La composizione del fango biliare varia, ma i materiali particolati più comuni sono cristalli di colesterolo e sali di calcio.

Il fango biliare è stato associato con particolari condizioni, tra cui la rapida perdita di peso, il digiuno, la gravidanza, l’utilizzo di farmaci specifici e il trapianto di midollo osseo o di organi.

Il fango biliare può subire un’evoluzione e le sue particelle possono ingrandirsi e dare origine a litiasi, in particolare calcoli biliari, o colelitiasi, con conseguente colica biliare; calcoli cistifellea (o calcoli colecisti); calcoli al fegato, con conseguente colica epatica.

Il fango biliare può causare complicazioni più gravi, come l'infiammazione del pancreas, e provocare sintomi di pancreatite (con rischio di pancreatite acuta) e colecisti infiammata (colecisti o colecistite).

La diagnosi di fango biliare è effettuata tramite un’ecografia all’addome.

La terapia più comunemente consigliata è quella con acido ursodesossicolico, che è un acido biliare e agisce favorendo la solubilizzazione del colesterolo nella bile.

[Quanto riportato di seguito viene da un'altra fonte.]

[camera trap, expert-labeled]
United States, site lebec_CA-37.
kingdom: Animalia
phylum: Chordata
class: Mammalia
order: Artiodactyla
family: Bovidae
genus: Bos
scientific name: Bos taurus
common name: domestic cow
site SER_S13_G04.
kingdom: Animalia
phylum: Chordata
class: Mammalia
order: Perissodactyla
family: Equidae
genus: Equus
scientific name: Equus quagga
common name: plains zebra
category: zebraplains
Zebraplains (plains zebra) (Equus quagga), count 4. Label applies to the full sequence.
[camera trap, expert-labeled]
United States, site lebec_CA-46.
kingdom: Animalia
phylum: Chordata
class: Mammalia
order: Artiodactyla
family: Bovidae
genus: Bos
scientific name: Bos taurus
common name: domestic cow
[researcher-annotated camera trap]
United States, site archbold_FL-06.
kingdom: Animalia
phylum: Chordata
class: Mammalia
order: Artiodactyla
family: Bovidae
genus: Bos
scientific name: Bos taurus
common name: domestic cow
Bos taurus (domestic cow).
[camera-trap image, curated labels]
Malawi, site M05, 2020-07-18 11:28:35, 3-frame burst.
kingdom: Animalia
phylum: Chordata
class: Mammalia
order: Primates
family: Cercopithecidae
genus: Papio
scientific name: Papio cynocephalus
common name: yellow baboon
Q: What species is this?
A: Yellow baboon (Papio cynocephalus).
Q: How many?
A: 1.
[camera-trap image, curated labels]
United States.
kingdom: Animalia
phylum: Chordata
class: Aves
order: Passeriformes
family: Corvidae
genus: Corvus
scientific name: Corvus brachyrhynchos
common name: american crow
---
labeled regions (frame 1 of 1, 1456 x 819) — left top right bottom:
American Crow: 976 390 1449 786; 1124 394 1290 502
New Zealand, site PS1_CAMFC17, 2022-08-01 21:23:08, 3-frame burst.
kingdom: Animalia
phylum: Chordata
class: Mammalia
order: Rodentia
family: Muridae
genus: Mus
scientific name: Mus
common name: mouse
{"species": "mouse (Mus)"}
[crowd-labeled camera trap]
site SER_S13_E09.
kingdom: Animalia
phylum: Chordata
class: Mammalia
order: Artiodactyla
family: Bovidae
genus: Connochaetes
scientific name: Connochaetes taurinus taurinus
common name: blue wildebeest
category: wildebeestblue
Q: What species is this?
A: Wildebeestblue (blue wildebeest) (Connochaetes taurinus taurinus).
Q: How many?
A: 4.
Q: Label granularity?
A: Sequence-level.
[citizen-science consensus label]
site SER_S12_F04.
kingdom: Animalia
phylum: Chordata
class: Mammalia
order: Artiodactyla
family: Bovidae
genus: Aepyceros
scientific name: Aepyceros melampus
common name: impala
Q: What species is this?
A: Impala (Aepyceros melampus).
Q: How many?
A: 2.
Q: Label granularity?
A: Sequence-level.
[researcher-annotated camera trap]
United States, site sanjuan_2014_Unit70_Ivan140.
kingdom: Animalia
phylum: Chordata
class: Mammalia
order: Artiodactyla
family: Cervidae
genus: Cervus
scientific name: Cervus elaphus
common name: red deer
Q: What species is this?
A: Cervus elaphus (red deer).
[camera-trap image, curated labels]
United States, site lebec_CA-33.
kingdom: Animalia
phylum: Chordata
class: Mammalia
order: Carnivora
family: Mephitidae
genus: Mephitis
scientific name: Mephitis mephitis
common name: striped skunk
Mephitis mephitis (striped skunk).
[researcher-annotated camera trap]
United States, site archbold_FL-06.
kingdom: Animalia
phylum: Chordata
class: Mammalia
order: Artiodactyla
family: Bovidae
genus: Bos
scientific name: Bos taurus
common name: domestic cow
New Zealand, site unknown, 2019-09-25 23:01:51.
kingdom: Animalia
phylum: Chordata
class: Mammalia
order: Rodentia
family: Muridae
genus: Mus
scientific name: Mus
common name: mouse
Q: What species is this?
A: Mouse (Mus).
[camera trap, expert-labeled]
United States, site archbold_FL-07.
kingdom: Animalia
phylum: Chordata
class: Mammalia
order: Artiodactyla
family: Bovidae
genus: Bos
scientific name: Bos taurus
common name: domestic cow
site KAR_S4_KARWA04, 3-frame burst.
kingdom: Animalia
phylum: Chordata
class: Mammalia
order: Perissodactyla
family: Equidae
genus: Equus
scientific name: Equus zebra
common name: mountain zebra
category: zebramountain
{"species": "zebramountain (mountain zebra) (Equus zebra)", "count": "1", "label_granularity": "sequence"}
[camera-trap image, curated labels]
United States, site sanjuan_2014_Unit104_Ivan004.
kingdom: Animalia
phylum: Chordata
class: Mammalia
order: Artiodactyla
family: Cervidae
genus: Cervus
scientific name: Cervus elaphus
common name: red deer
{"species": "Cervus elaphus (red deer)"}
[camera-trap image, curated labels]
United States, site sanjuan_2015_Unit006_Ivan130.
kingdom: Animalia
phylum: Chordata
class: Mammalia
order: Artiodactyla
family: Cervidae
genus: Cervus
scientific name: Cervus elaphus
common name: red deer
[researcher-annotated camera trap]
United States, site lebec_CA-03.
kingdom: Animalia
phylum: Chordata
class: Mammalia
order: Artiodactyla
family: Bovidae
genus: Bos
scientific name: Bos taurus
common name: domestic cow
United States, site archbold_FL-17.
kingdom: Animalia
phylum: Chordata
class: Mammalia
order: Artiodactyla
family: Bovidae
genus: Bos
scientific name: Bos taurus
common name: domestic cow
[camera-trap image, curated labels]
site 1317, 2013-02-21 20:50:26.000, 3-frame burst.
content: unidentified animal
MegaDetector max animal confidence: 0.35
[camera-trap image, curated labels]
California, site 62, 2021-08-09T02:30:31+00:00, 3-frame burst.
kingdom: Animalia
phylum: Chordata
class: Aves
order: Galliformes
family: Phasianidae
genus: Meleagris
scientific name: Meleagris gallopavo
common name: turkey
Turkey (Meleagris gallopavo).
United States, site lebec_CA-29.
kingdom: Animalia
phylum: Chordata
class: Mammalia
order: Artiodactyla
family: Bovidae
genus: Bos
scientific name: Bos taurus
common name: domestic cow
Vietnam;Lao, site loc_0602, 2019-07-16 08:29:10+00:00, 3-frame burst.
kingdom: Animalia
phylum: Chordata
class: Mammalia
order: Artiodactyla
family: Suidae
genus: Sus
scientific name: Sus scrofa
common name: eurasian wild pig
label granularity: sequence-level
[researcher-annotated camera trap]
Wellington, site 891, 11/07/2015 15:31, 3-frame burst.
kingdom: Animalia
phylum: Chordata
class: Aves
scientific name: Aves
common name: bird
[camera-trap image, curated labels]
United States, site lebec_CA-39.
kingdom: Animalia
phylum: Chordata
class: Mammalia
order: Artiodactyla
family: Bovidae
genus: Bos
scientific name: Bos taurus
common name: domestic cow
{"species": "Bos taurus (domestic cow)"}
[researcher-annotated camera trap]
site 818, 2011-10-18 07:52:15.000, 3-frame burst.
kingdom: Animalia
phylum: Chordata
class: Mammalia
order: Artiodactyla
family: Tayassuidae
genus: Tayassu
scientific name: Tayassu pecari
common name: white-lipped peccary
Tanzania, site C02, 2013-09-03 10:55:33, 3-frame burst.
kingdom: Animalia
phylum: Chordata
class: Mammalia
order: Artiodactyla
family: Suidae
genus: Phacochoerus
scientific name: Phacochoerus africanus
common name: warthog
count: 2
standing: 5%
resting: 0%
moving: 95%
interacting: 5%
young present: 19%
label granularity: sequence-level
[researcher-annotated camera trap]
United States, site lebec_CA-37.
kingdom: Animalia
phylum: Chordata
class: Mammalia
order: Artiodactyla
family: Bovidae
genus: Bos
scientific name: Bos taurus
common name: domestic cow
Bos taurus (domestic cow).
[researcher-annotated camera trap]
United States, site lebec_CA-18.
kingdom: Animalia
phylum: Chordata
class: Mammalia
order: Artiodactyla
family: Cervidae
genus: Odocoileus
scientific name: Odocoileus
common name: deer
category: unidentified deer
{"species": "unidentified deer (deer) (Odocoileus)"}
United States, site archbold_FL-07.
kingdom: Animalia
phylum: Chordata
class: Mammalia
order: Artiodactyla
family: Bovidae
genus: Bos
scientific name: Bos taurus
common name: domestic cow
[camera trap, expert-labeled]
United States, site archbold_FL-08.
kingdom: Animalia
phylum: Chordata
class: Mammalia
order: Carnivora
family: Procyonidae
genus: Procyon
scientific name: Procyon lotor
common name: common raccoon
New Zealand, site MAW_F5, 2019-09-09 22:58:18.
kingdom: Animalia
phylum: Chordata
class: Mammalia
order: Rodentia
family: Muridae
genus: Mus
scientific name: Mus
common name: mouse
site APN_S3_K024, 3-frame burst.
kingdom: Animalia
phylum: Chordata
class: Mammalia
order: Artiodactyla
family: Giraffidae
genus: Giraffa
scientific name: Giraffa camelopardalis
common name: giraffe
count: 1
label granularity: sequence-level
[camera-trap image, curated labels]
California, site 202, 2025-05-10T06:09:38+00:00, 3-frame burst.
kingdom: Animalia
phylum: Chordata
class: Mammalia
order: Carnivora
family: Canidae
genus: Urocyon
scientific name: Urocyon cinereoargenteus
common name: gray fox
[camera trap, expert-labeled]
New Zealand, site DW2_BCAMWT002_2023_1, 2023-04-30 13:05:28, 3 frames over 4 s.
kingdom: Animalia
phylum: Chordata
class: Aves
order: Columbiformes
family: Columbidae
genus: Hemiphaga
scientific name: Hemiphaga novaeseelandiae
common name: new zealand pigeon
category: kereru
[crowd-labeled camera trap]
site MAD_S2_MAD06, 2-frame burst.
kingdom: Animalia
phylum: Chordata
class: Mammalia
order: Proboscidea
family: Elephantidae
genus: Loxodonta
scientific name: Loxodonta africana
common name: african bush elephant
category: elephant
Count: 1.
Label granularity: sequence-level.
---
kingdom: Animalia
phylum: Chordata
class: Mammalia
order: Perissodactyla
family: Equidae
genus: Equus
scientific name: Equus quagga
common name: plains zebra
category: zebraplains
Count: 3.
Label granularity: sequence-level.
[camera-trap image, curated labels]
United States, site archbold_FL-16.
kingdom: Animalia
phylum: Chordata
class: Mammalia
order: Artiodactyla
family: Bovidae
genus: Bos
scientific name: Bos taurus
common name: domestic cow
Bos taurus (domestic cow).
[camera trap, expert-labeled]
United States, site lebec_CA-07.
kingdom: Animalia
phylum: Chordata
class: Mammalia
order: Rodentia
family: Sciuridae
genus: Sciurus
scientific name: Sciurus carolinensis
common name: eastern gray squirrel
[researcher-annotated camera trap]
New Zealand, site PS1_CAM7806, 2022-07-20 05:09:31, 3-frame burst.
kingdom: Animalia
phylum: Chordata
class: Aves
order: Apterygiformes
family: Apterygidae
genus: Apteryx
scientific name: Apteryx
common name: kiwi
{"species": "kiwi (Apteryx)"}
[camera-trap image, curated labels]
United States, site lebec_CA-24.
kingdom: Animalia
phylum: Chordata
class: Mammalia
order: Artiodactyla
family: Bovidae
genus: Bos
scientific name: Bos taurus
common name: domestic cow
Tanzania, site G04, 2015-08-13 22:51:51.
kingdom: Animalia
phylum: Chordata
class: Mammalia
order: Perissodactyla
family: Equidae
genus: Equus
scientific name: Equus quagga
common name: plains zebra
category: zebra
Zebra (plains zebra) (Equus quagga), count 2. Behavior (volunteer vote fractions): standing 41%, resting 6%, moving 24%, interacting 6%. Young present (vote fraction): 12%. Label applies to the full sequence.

Qual è la causa del fango biliare?

La cistifellea produce costantemente la bile, dove si possono formare sedimenti di calcio e colesterolo. Allo stesso tempo, il muco della parete della cistifellea si mescola con questi sedimenti, che si riuniscono assieme nella colecisti. In condizioni normali, l’organismo fa sì che il fango biliare venga smaltito dalla cistifellea.

La maggior parte dei calcoli biliari sono formati da colesterolo e si formano quando il livello di colesterolo nella bile supera la capacità solubilizzante dei sali biliari.

Quali sono i sintomi del fango biliare?

Solitamente il fango biliare è asintomatico e può comparire e scomparire nel tempo. È comunque possibile sperimentare segni intermittenti.
Il sintomo più comune del fango biliare è il dolore nella zona dell’addome, spesso associato a:

  • nausea;
  • vomito biliare. Questo sintomo si presenta quando le particelle ostruiscono i dotti che si trovano tra la cistifellea e l’intestino.

Che dieta seguire in presenza di fango biliare?

Sebbene la connessione tra dieta e fango biliare non sia stata scientificamente provata, certe abitudini alimentari potrebbero contribuire alla comparsa dei calcoli

Per questo motivo, è ragionevole pensare che l’assunzione di cibi grassi aumenta la possibilità della formazione di calcoli.

L’alimentazione deve essere considerata come un fattore che può contribuire alla formazione di fango e calcoli biliari.

Bisognerebbe, quindi, evitare i seguenti cibi per una dieta sana:

  • burro, margarina, lardo, olio di cottura;
  • latte e latticini non scremati;
  • carni grasse e salumi, frattaglie, carne affumicata, salsicce;
  • cibi cotti al forno contenenti cioccolata, marzapane, mou, latte intero, burro, albume, zucchero, noci;
  • condimenti come salsa e maionese;
  • patatine fritte;
  • gelato.

Il consumo di frutta e verdura, unitamente a una buona idratazione, migliora la funzionalità intestinale ed aiuta a ridurre la possibilità di sviluppo del fango biliare.